===== Extract

The possible consequence of error is wrongful killing of an innocent–the death penalty is available, and is being sought in detainee cases. US issues 9/11-related charges against six Guantanamo detainees | Guantánamo Bay | The Guardian
Few of us would have any problems if the current administration was applying the definitions of Quirin and the Geneva convention. As I have cited, “unlawful enemy combatant” in the context of military commissions at gitmo is a new term of art that is not consistent with or applicable to the previous definitions of unlawful combatants. It is certainly related; some of the jurisprudence we applied to prisoners or unlawful combatants in WWII may be applicable. But they are not the same thing, and it’s simply wrong to treat them as identical.
First things first.
There seems to be a great deal of misunderstanding over what I am advocating. Whether that is through my own inability to make a point, or simply the knee jerk reactions of some posters, I don’t know. But the entirety of my initial point is that the system, the CSRT, followed by judicial review, and, sooner rather than later, charges and trials by military tribunal, can and should work. The fact that it hasn’t under Bush will get no disagreement from me. But those failures do not mean that the detainees should suddenly be allowed all the Constitutional and statutory protections our criminal justice system affords.
Onward:
The term “competent tribunal”, to me, is not based on what it is determining (POW or unlawful combatant"), but rather whether it meets the strictures for due process. Sorry if I confused you.
Yes. And I fully advocate treating all detainees as POW’s, whether they fit the definition or not.
I actually don’t have a huge problem with that. The CSRT’s shouldn’t have to be a “one and done”, where if the prosecution didn’t present enough evidence, the guy automatically gets released anymore than it should be a a one and one if the prosecution proves Person A is an “unlawful enemy combatant” that Person gets detained forever with no further hearings. If the prosecution needs to present more evidence, they should have the opportunity to.
The fact that the CSRT’s can be judicially reviewed is such a protection. Judge Leon recently ordered the release of yet another detainee.
Nor is it the end all of the process. It is but the very first determination, followed by later hearings, judicial review, appeals, and habeas.
I agree. The CSRT’s under Bush have been pathetic. That doesn’t mean the entire thing needs to be scrapped and every detainee gets a criminal trial in the US. It means that the rules should be written to ensure due process and that the rulings should be appeallable to our federal courts.
It is a whole different debate if you want to get into what the exact rules (hearsay usuable?, production of witnesses?, etc.) that would ensure due process. And that’s not a debate I’m overly interested in.
The cite to Quirin was merely to point out the long accepted recognition of the difference between lawful and unlawful combatants.
Hence the statutory definition.

==========
===== Dataset extract

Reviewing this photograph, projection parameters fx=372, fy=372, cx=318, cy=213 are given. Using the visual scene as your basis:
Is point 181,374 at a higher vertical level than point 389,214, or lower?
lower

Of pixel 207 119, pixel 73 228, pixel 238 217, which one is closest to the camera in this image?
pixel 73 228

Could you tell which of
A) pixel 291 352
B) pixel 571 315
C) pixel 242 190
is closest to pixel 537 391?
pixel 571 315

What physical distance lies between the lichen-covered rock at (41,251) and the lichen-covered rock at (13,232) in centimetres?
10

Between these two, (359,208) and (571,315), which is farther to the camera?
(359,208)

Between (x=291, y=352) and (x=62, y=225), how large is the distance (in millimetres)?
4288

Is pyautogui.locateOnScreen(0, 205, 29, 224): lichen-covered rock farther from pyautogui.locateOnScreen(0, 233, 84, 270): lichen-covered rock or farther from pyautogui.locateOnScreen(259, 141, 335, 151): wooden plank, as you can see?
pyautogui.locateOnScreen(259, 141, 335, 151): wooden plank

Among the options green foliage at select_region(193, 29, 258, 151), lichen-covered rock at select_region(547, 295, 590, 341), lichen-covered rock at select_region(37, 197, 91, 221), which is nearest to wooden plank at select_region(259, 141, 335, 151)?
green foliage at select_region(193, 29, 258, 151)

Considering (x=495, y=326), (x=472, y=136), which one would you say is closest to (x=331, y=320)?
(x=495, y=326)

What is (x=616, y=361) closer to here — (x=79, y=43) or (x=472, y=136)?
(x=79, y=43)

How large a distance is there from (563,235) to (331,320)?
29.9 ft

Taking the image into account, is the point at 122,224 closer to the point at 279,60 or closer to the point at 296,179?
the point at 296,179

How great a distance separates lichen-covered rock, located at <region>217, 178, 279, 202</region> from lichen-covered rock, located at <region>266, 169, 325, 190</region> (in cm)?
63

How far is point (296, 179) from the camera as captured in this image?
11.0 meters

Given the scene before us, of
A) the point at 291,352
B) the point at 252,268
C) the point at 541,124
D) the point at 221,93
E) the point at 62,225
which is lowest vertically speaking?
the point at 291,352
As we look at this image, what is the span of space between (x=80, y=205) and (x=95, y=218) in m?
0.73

==========

Rewrite the passage of the detainee tribunal text that opens with the words containing "Yes. And I fully" and closes with "the opportunity to.", putting "government" in place of "prosecution".

Yes. And I fully advocate treating all detainees as POW’s, whether they fit the definition or not.
I actually don’t have a huge problem with that. The CSRT’s shouldn’t have to be a “one and done”, where if the government didn’t present enough evidence, the guy automatically gets released anymore than it should be a a one and one if the government proves Person A is an “unlawful enemy combatant” that Person gets detained forever with no further hearings. If the government needs to present more evidence, they should have the opportunity to.